Strumenti legali per limitare
La legge italiana si avvale di numerosi strumenti al fine di limitare la concorrenza: monopoli legali, limitazioni negoziali e legali.
In particolare, la legge vieta pratiche concorrenziali quali intese restrittive, abuso di posizione dominante nel mercato, atti di concorrenza sleale.
I limiti legali sono definiti dall’art. 2595 del Codice civile: la concorrenza deve svolgersi in modo da non ledere gli interessi dell’economia nazionale e nei limiti stabiliti dalla legge.
Le limitazioni legali possono essere inderogabili (se tutelano interessi generali) o derogabili (se tutelano interessi privati; tutelano chi contratta con chi subisce la limitazione).
Limitazioni convenzionali e cartelli
Vi sono poi le limitazioni convenzionali, individuate dall’art. 2596 c.c.: si tratta dei limiti contrattuali della concorrenza (ad esempio un patto, che deve essere provato per iscritto). Esso è valido se circoscritto a una determinata zona o attività e non può eccedere la durata di 5 anni.
Dunque, le limitazioni convenzionali possono essere certificate con forma scritta ad probationem, solo per un massimo di 5 anni e a patto che la limitazione sia circoscritta.
In questo modo il legislatore ha bilanciato la necessità di limitare la concorrenza con la libertà negoziale degli imprenditori.
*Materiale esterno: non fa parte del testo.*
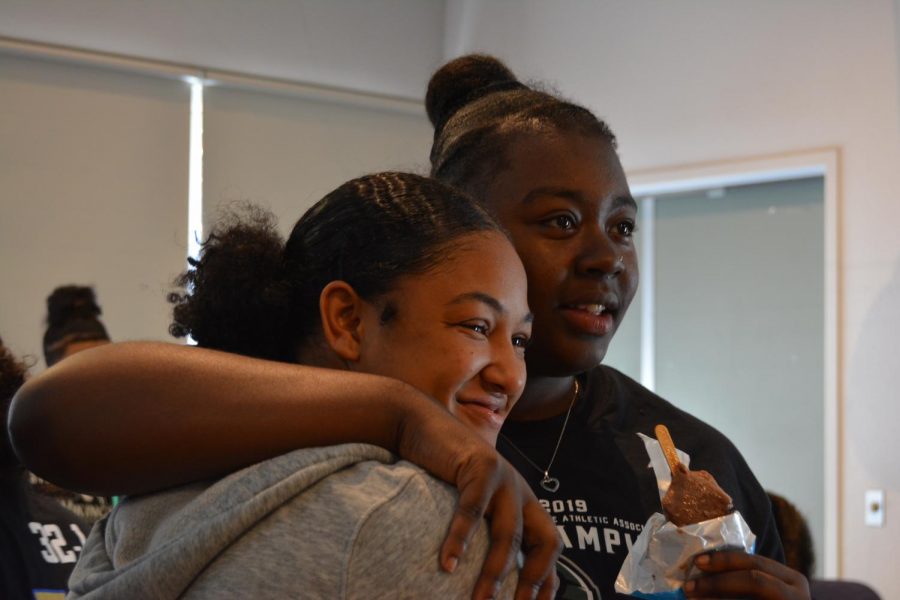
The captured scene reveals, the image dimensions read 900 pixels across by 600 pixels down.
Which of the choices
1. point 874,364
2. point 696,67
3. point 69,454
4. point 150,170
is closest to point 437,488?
point 69,454

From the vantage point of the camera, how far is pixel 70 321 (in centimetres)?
397

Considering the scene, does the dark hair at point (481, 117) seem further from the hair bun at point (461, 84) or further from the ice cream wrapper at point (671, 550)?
the ice cream wrapper at point (671, 550)

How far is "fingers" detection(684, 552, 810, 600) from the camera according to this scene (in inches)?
41.4

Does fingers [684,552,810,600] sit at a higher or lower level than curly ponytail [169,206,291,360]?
lower

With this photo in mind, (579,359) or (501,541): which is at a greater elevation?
(579,359)

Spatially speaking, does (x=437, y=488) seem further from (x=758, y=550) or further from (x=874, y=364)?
(x=874, y=364)

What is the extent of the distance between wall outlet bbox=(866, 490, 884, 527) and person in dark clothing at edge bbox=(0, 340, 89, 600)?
290 centimetres

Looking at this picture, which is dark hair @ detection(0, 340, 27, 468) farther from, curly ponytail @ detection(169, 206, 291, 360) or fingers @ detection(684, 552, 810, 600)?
fingers @ detection(684, 552, 810, 600)

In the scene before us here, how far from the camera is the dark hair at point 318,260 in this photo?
A: 3.40ft

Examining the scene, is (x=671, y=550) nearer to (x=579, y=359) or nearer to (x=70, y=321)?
(x=579, y=359)

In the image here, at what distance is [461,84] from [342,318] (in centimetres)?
70

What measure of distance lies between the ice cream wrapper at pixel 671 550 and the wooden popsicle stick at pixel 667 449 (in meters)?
0.03

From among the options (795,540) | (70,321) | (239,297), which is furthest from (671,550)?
(70,321)

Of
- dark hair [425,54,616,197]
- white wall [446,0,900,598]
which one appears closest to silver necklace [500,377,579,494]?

Infine, un efficace strumento di limitazione della concorrenza è costituito dai cartelli: sono restrizioni reciproche, cioè l’impegno condiviso da parte di due imprenditori a non farsi concorrenza a vicenda.
Domande da interrogazione
- Quali sono gli strumenti legali utilizzati in Italia per limitare la concorrenza?
- Qual è la differenza tra limitazioni legali inderogabili e derogabili?
- Come funzionano le limitazioni convenzionali secondo l’art. 2596 c.c.?
In Italia, la legge prevede strumenti come monopoli legali, limitazioni negoziali e legali, vietando pratiche come intese restrittive e abuso di posizione dominante, come indicato nell’art. 2595 del Codice civile.
Le limitazioni legali possono essere inderogabili, quando tutelano interessi generali, o derogabili, quando proteggono interessi privati, come specificato nel testo.
Le limitazioni convenzionali devono essere provate per iscritto, possono durare al massimo 5 anni e devono essere circoscritte a una specifica zona o attività, bilanciando così la limitazione della concorrenza con la libertà negoziale.